Beard's economic approach lost influence in the history profession after 1950 as conservative scholars suggested serious flaws in Beard's research, and attention turned away from economic causation.
Labor education
Beard's interest in progressive higher education was an early one. In
1899, he collaborated with
Walter Vrooman at
Oxford in the founding of
Ruskin Hall, which was billed as an accessible school for the working man. In exchange for considerable reduction in tuition students worked at the school's various businesses.
After resigning from
Columbia University in protest in 1917, he helped to found the
New School for Social Research in
New York, and advised on reconstructing
Tokyo after the earthquake of 1923. Although enormously influential through his massive writings, he didn't have graduate students or build a school of
historiography.
Mary Beard
Beard attended and graduated from
DePauw University in 1898. It was at DePauw that he met one of the founders of
Kappa Alpha Theta (the first Greek-letter society for women),
Mary Ritter Beard. They later married. Many of his books were written in collaboration with his wife, whose own interests lay in
feminism and the
labor union movement (
Woman as a Force in History, 1946). Together they wrote a popular survey,
The Beards: Basic History of the United States.
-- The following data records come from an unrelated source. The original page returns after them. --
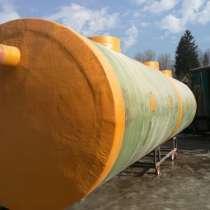 ЛОС-очистные дождевого стока от производителя, в Санкт-Петербурге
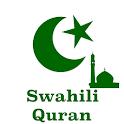Swahili Quran icon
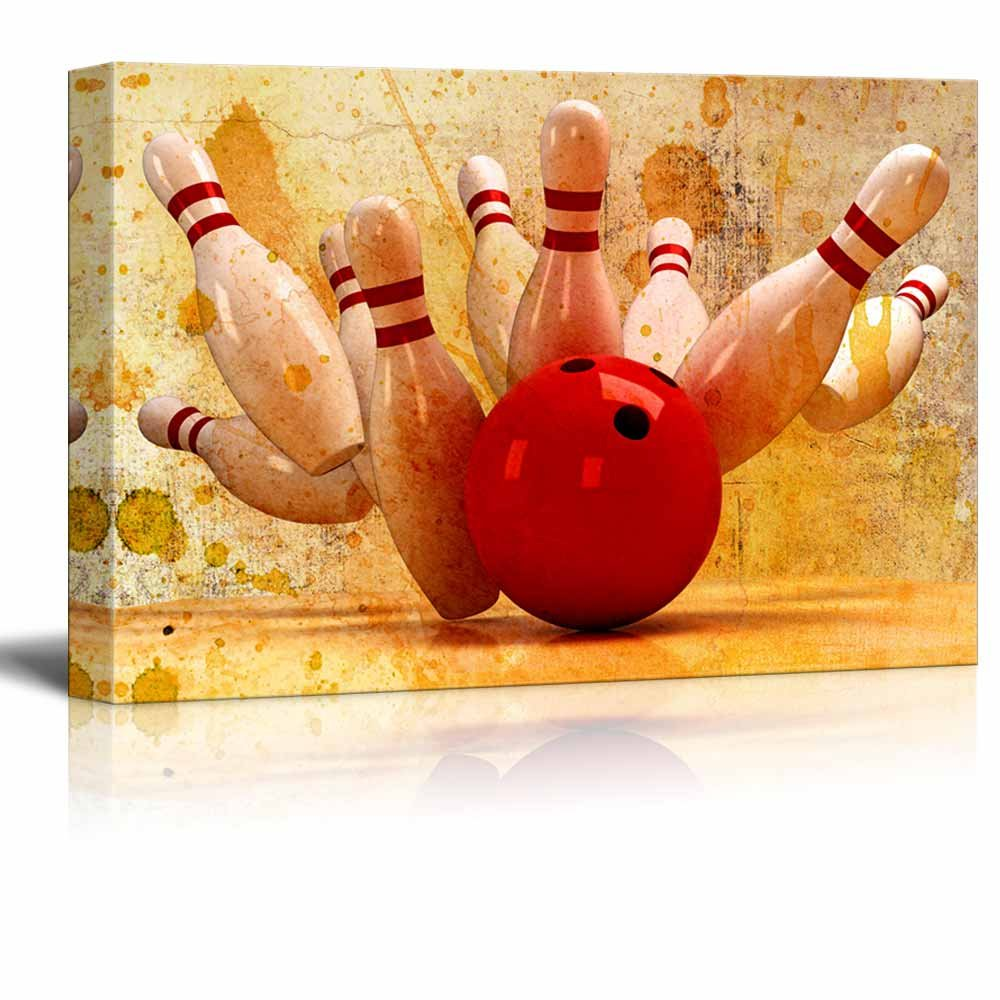 Canvas Wall Art - Bowling Hitting a Split - Giclee Print Gallery Wrap Modern Home Art Ready to Hang - 24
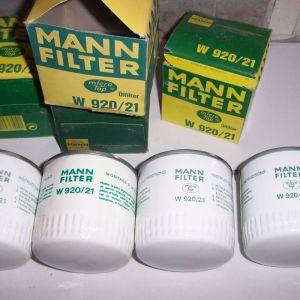 MANN W 920-21 - LADA NIVA - NOVA - LADA 1200-1500-1600-2107- 4 ΦΙΛΤΡΑ ΛΑΔΙΟΥ - PREMIUM OIL FILTER MANN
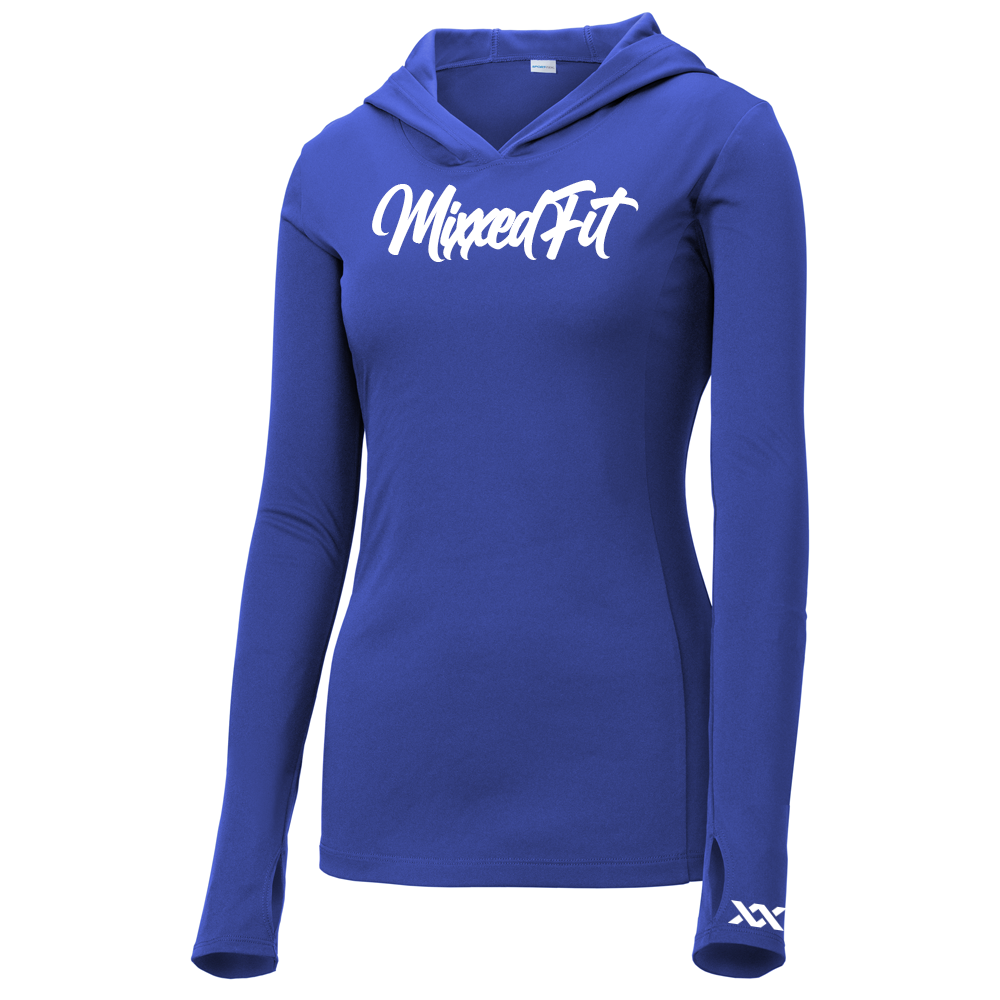 SCRIPTED MIXXEDFIT® POSI-CHARGE HOODED DRIFIT | TRUE BLUE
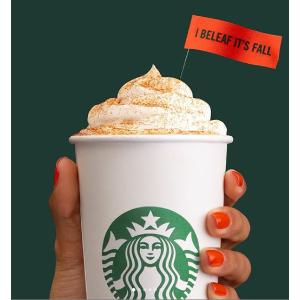 Starbucks 星巴克多款口味咖啡胶囊 折扣进行中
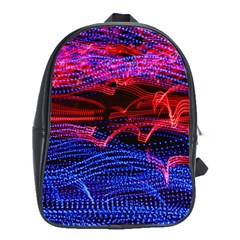 Lights Abstract Curves Long Exposure School Bags (xl)  by Nexatart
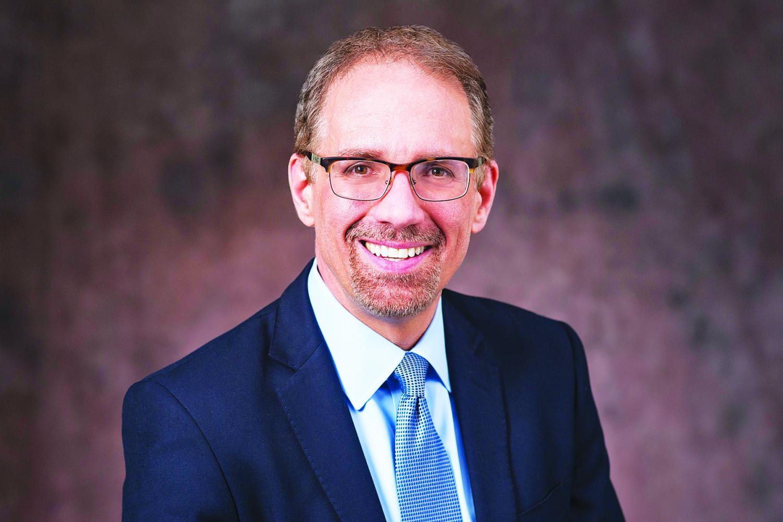 Daniel Myers New Misericordia University President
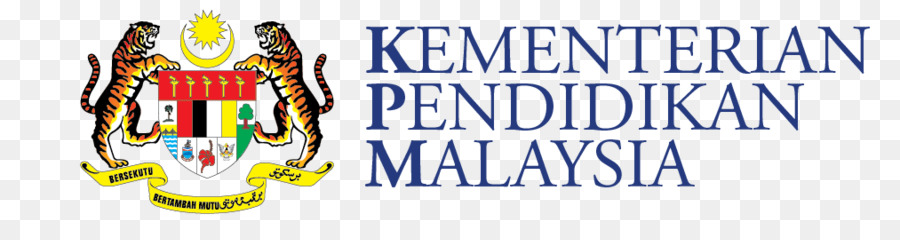 Malaysia Flag Png Download 1013 250 Free Transparent Malaysia Png Download Cleanpng Kisspng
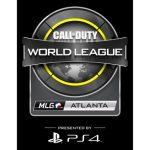 Call of Duty World League presentada por PlayStation 4 llega a Atlanta
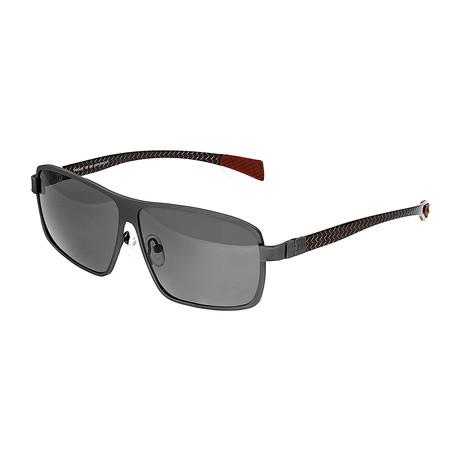 Finlay Polarized Sunglasses // Titanium (Black Frame + Black Lens)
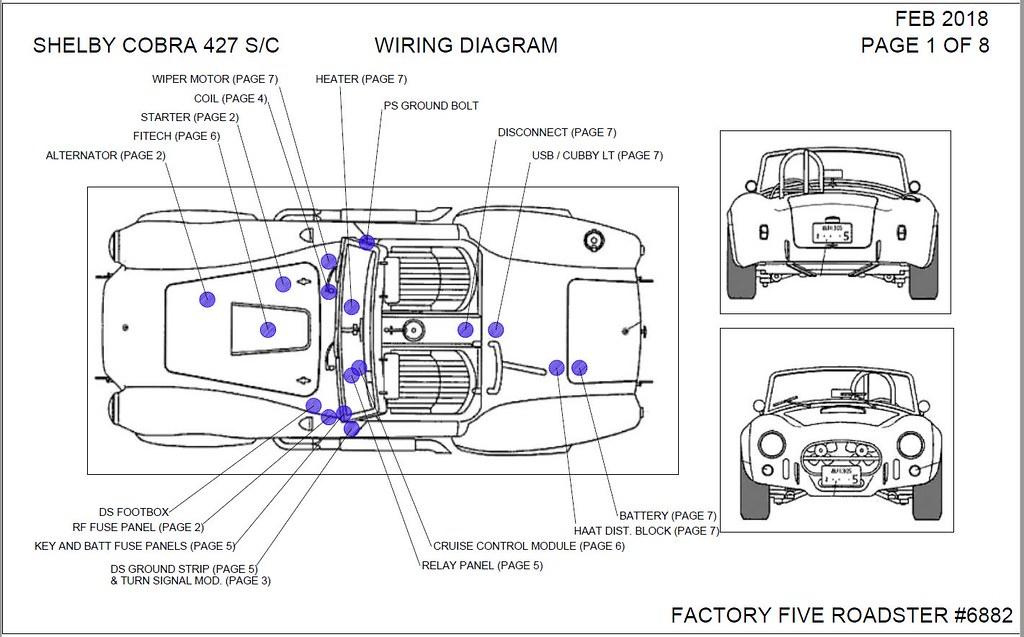 6882 Roadster Wiring Diagram Pg 1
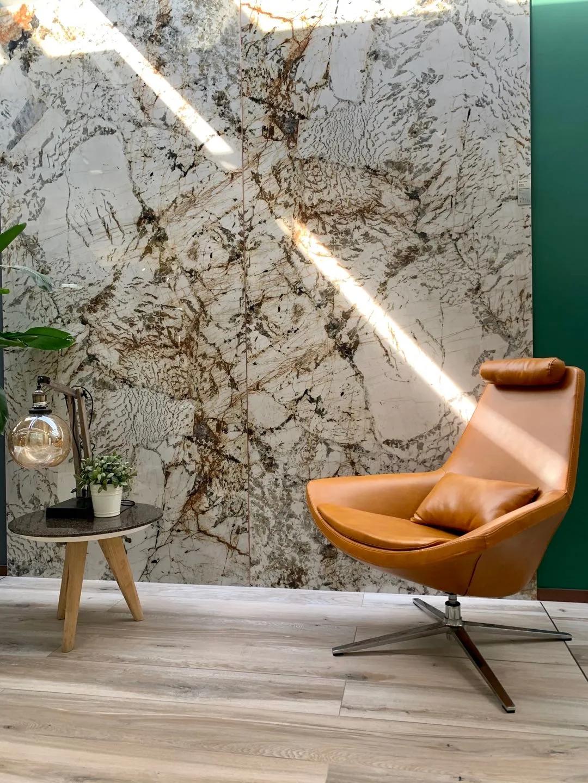 木纹砖不仅能自动调平,还可以不用泥浆铺贴,你见过没?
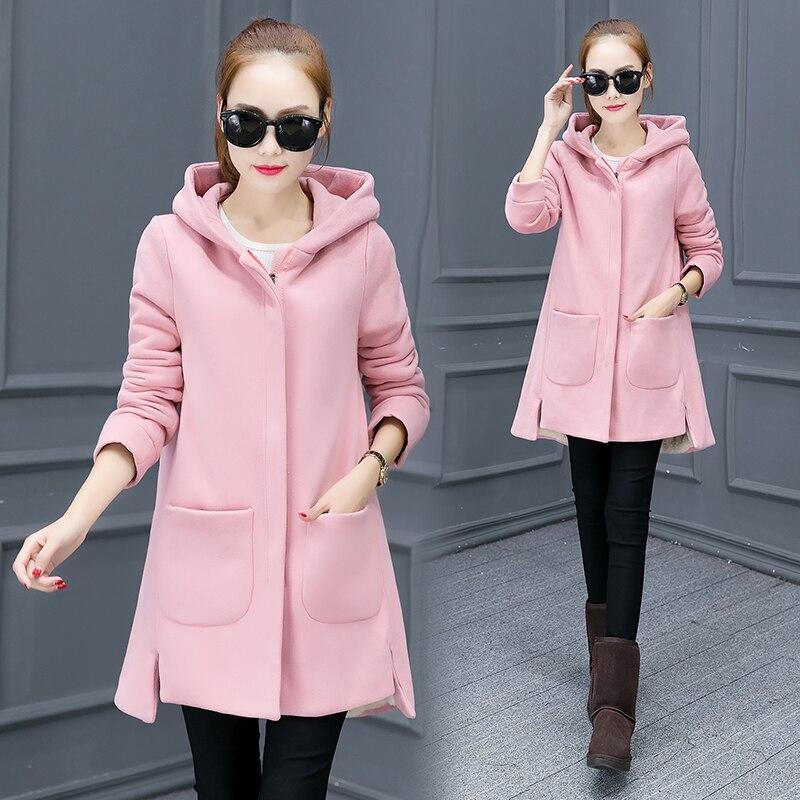 Nouveau 2017 hiver polaire femmes longue à capuche veste coréenne solide mode veste zipper hoodies manteau décontracté lâche avec poche M-3XL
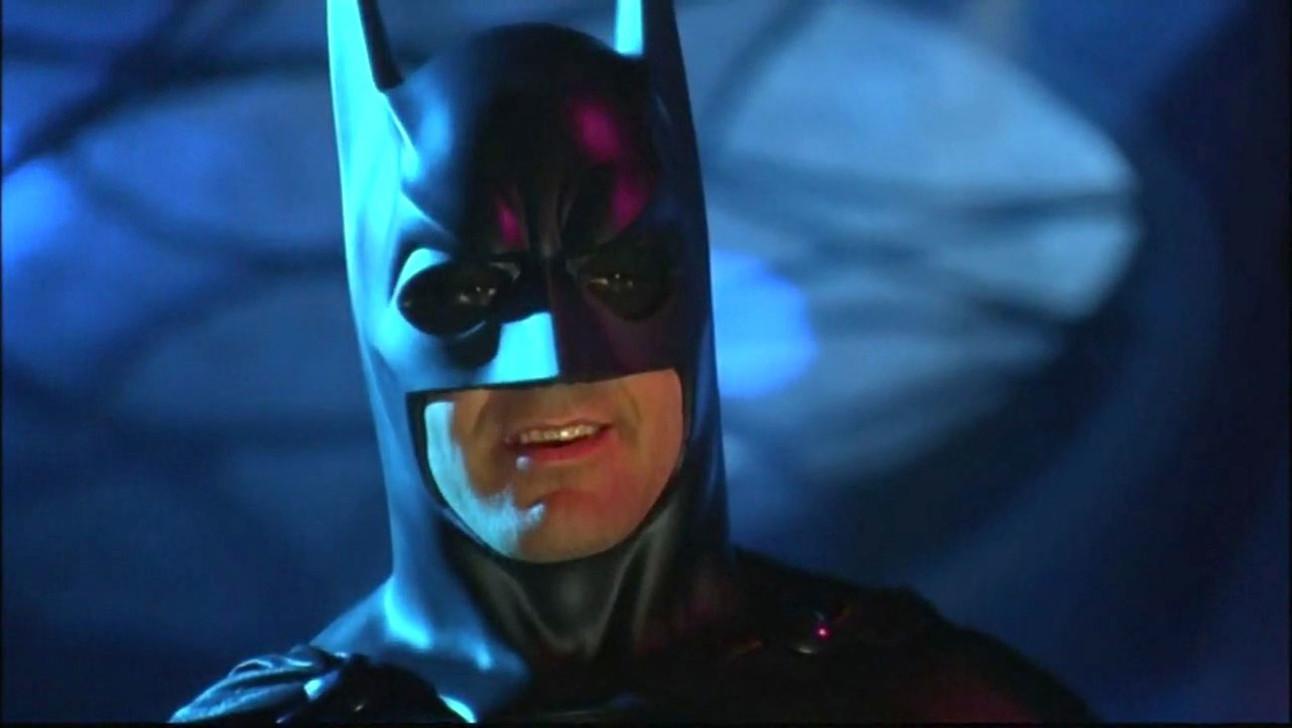BatmanClooney.jpg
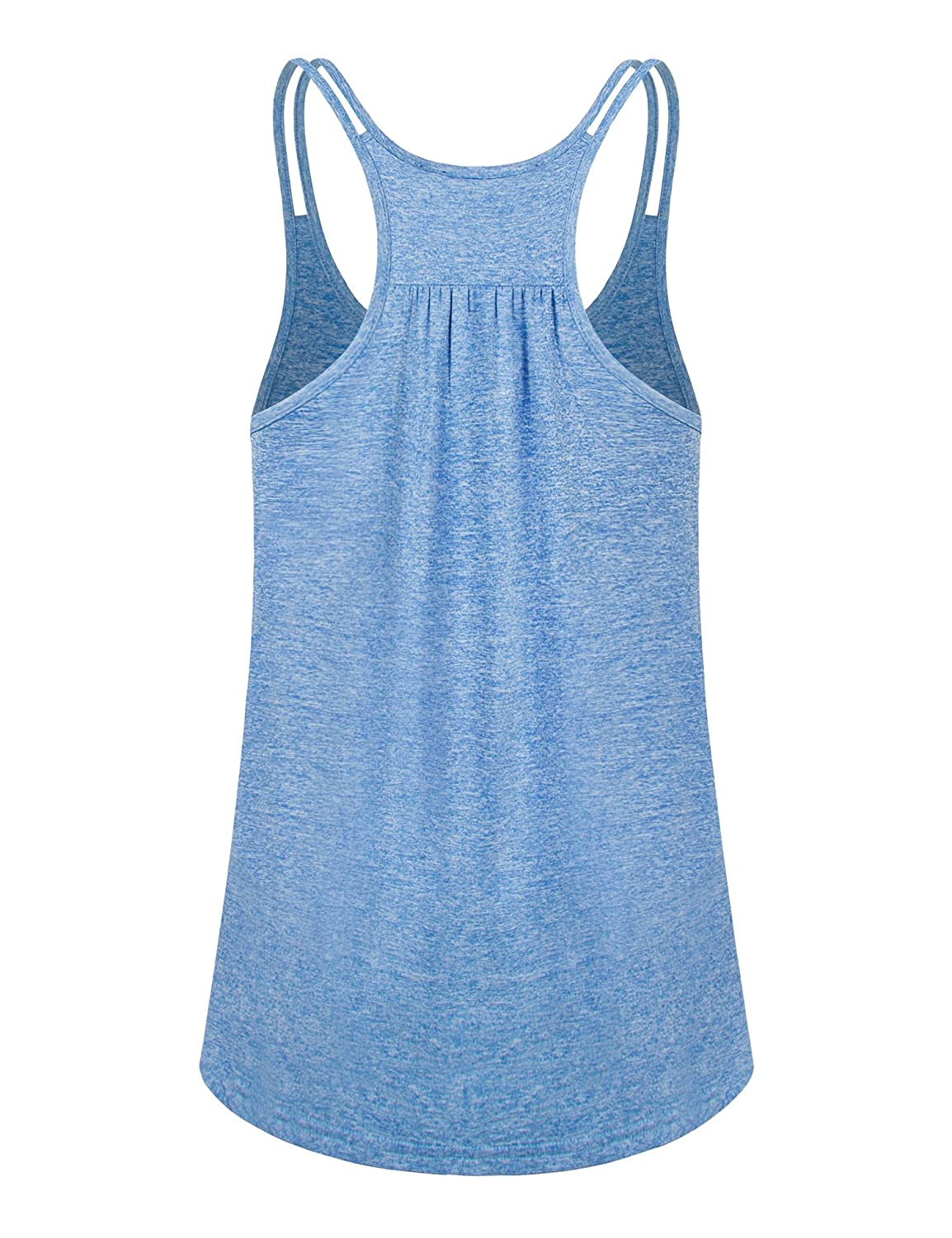 693648faccbbf Amazon.com  Altelime Workout Tank Tops for Women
Isolationist foreign policy
Starting as a leading liberal supporter of the
New Deal, Beard turned against
Franklin D. Roosevelt's aggressive foreign policy. Beard promoted "American Continentalism," arguing that the U.S. had no vital stake in Europe, and that a foreign war would threaten dictatorship at home. Beard was thus one of the leading proponents of
United States non-interventionism. After the war, Beard's last work (
President Roosevelt and the Coming of the War, 1948) blamed Roosevelt for lying to the American people and tricking them into war. It generated angry controversy as internationalists denounced Beard as an apologist for isolationism. As a result, Beard's reputation collapsed among liberal historians who previously had admired him. His whole interpretation of history came under widespread attack, though a few leading historians such as Beale and Woodward clung to the Beardian interpretation of American history.
Recently however, Beard's isolationist approach, especially his advocacy of a non-interventionist foreign policy, have enjoyed something of a comeback.
Andrew Bacevich, a historian of diplomacy from
Boston University, has used Beard's skepticism towards armed intervention overseas as a starting point for his own critique of post-Cold War American foreign policy. Beard is heavily cited in Bacevich's analysis of this policy,
American Empire. In addition, Beard's foreign policy views have become popular with supporters of
paleoconservatism, such as
Pat Buchanan. Beard's stress on economic causation influenced the "Wisconsin school" of
New Left historians
William Appleman Williams,
Gabriel Kolko, and
James Weinstein.
Leadership positions as Political Scientist, Historian
In the field of political science, Beard was active in the
American Political Science Association and was elected as its President in 1926. He was also a member of the
American Historical Association and served as its president in 1933. He was best known for his studies of the Constitution, and for his creation of bureaus of municipal research and his studies of public administration in cities, including a famous study of Tokyo,
The Administration and Politics of Tokyo, (1923).